Convert the stretch of rows from the line containing "Is pixel 73" through the line containing "1195 millimetres", both included, into a JSON list of strings with one string per line and no blank lines.
— begin Provided material —
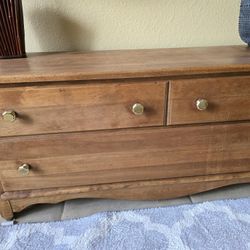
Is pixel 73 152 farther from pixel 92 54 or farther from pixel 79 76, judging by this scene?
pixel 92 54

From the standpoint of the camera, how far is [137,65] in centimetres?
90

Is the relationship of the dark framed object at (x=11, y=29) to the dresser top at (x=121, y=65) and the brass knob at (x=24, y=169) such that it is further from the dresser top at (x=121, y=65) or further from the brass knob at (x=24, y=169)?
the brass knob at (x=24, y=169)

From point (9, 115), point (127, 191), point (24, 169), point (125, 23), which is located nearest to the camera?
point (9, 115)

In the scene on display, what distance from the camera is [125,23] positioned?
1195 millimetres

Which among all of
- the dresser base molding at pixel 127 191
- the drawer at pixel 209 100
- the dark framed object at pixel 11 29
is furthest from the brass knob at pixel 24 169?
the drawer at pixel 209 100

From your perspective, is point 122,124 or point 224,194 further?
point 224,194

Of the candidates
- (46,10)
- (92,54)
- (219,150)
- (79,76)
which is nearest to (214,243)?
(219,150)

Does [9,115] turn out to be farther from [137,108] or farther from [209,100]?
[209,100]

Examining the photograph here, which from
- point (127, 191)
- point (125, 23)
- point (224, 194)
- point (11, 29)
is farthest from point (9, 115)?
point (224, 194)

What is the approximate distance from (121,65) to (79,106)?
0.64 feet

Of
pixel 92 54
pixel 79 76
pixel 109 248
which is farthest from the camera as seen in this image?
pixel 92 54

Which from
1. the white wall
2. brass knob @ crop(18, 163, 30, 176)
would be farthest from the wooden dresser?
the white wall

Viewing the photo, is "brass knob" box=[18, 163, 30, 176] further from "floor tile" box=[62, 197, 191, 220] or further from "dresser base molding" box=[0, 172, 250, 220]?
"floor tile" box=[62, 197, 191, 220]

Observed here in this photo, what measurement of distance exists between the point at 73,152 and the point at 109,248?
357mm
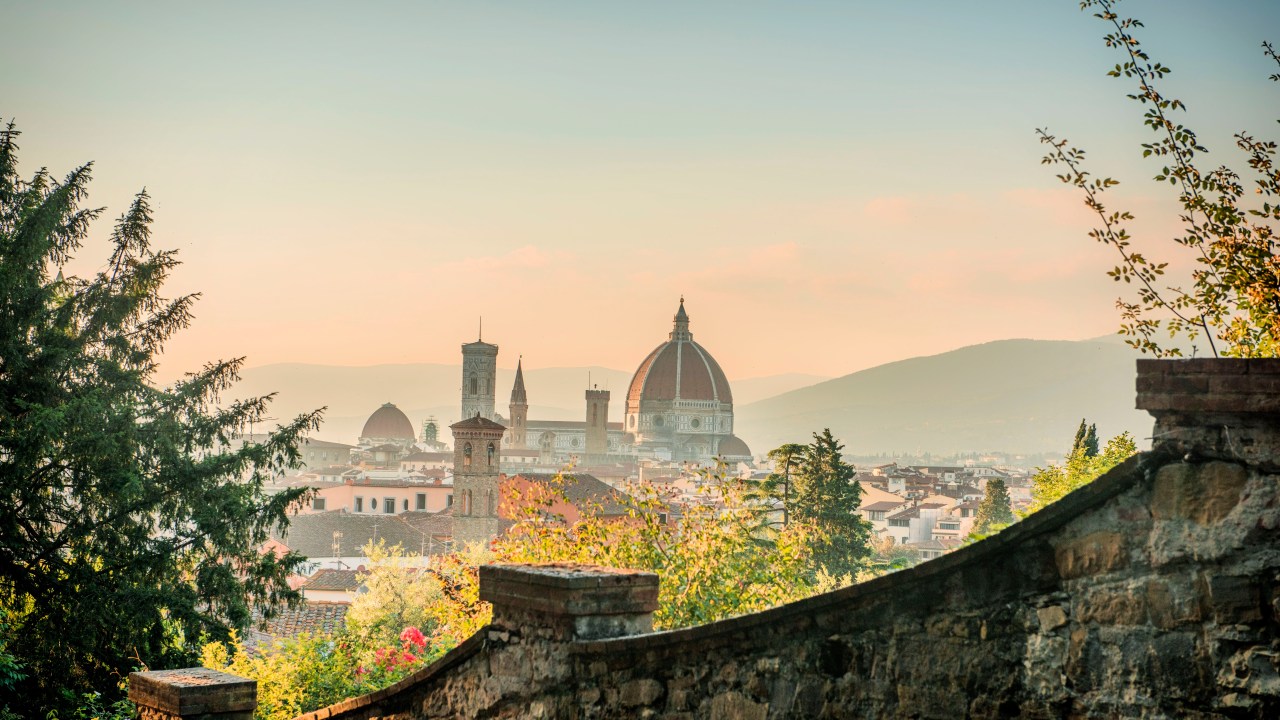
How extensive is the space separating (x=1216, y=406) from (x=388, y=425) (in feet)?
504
— end Provided material —
— begin Provided material —
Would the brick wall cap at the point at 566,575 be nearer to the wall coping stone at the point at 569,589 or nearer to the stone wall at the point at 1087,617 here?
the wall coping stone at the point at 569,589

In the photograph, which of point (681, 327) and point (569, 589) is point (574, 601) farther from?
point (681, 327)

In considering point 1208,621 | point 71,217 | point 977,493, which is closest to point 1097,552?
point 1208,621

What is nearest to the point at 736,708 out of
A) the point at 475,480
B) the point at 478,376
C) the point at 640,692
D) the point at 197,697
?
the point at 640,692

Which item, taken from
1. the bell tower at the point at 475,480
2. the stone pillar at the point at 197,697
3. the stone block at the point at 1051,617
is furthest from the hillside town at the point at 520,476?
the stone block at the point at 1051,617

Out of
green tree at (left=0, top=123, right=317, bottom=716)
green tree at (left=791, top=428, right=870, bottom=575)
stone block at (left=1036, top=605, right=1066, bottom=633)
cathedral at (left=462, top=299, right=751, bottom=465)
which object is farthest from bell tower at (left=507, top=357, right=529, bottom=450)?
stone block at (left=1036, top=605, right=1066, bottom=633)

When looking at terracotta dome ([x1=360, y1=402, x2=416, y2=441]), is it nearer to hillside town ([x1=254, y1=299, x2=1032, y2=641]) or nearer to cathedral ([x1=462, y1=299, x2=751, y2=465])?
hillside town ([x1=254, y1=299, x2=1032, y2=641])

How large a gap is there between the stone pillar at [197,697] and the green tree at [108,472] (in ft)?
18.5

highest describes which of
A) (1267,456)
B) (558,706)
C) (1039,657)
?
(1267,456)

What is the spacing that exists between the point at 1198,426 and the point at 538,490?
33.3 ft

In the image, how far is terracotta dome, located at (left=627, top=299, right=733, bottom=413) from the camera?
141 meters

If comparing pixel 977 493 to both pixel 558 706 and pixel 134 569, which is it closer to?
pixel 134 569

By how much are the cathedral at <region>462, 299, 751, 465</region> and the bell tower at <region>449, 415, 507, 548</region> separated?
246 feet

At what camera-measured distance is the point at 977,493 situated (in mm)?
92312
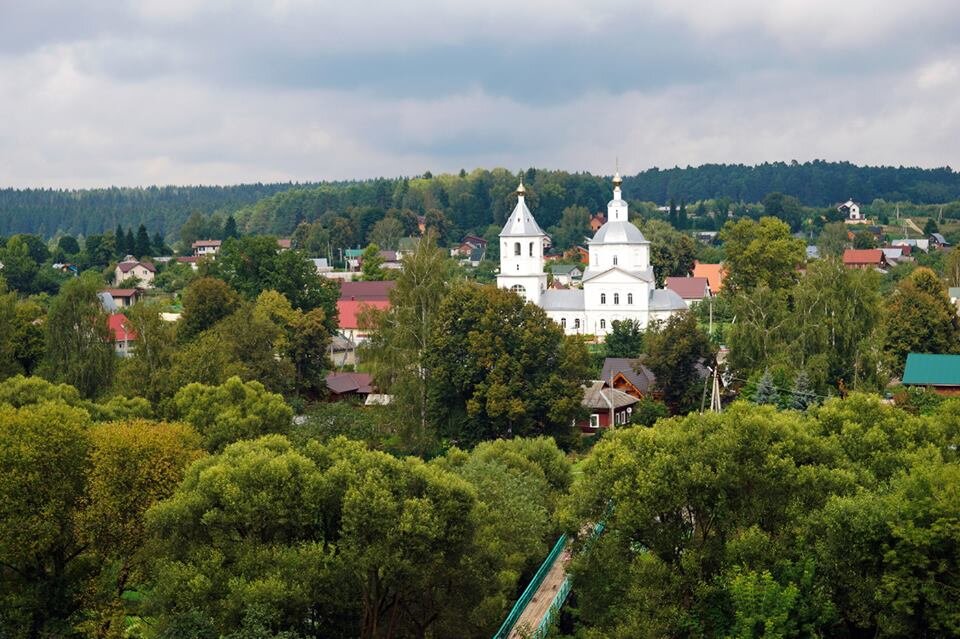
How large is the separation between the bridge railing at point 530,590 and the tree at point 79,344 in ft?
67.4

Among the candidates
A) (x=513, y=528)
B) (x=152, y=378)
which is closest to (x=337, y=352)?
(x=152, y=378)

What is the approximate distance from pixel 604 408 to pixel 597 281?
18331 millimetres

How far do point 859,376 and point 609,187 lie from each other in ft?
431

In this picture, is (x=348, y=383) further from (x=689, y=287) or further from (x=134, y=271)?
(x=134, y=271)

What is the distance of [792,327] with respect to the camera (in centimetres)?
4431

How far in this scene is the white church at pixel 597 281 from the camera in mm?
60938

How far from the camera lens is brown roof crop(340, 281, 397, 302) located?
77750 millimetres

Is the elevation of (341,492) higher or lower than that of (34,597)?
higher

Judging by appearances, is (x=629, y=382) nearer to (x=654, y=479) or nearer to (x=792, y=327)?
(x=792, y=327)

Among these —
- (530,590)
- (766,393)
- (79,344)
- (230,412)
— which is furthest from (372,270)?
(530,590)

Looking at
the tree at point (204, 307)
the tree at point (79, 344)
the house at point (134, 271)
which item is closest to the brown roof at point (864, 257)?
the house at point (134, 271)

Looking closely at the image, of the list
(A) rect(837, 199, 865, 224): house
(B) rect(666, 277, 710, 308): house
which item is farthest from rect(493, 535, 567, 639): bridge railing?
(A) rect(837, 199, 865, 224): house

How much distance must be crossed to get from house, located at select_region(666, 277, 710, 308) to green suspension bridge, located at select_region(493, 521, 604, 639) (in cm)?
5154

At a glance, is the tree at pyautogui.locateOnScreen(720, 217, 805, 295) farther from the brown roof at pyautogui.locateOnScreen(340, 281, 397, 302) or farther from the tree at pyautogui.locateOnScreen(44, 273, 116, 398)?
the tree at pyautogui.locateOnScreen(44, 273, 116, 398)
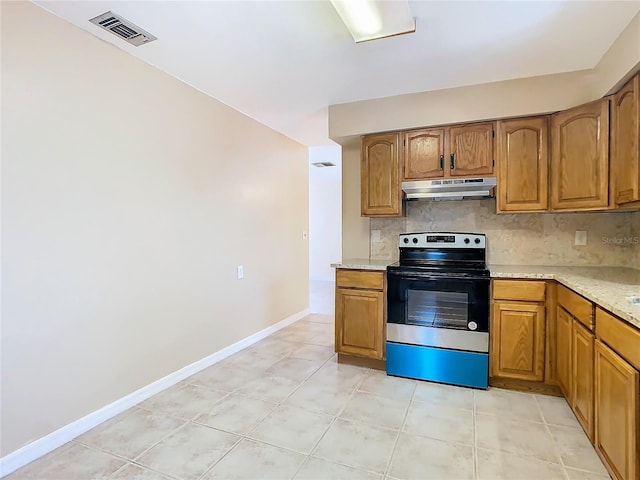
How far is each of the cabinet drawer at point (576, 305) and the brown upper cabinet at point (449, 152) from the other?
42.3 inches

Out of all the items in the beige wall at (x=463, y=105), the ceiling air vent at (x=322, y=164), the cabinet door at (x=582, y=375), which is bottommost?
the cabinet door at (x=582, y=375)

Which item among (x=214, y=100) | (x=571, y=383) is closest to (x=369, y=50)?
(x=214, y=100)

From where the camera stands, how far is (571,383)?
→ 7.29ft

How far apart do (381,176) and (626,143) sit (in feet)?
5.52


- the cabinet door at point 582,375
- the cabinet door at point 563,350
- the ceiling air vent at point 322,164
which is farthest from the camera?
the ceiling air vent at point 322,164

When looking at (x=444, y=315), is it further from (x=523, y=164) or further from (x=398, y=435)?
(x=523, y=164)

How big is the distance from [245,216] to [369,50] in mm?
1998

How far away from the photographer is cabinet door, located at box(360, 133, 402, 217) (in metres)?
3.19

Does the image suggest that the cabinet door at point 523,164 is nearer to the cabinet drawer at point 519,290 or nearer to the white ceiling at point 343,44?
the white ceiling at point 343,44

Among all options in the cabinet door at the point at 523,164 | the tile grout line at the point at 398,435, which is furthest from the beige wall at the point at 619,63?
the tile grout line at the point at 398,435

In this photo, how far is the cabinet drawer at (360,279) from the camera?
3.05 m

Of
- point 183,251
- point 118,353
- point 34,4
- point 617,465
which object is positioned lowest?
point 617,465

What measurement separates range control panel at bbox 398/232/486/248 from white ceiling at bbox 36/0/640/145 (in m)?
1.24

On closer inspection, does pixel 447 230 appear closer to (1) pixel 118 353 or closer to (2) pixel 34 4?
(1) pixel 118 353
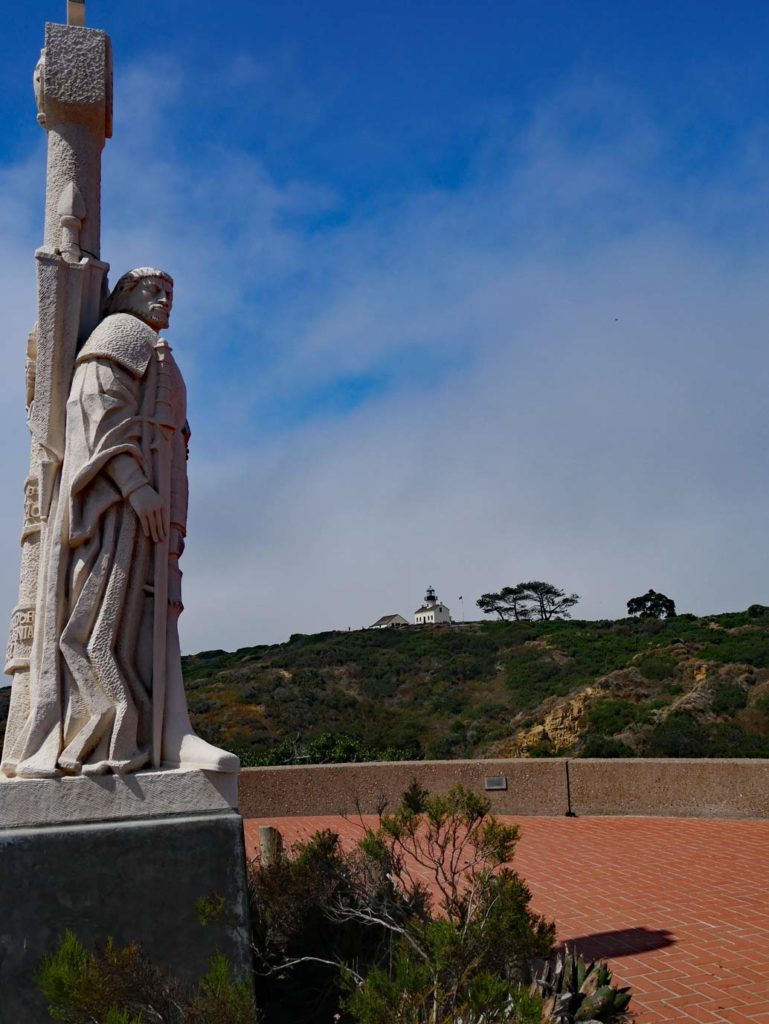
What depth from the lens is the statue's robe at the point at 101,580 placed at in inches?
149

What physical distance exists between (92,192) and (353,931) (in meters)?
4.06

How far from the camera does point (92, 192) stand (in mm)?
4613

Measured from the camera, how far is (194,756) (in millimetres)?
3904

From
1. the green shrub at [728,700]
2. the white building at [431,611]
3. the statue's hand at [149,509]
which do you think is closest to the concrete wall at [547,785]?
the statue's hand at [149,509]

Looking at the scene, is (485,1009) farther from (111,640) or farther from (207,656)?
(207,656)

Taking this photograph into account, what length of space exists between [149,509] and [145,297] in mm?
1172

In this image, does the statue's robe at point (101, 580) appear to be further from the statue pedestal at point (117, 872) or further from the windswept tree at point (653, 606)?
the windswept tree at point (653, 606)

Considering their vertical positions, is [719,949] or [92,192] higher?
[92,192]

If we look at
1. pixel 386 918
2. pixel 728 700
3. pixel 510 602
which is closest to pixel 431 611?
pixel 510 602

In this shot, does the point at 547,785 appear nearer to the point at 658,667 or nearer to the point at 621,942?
— end Provided material —
Correct output:
[
  "Is pixel 73 152 farther from pixel 92 54 or farther from pixel 79 76, judging by this scene?",
  "pixel 92 54",
  "From the standpoint of the camera, how far is [137,65] in centimetres?",
  "90",
  "Is the relationship of the dark framed object at (x=11, y=29) to the dresser top at (x=121, y=65) and the brass knob at (x=24, y=169) such that it is further from the dresser top at (x=121, y=65) or further from the brass knob at (x=24, y=169)?",
  "the brass knob at (x=24, y=169)",
  "From point (9, 115), point (127, 191), point (24, 169), point (125, 23), which is located nearest to the camera?",
  "point (9, 115)",
  "In the scene on display, what distance from the camera is [125,23] positioned?",
  "1195 millimetres"
]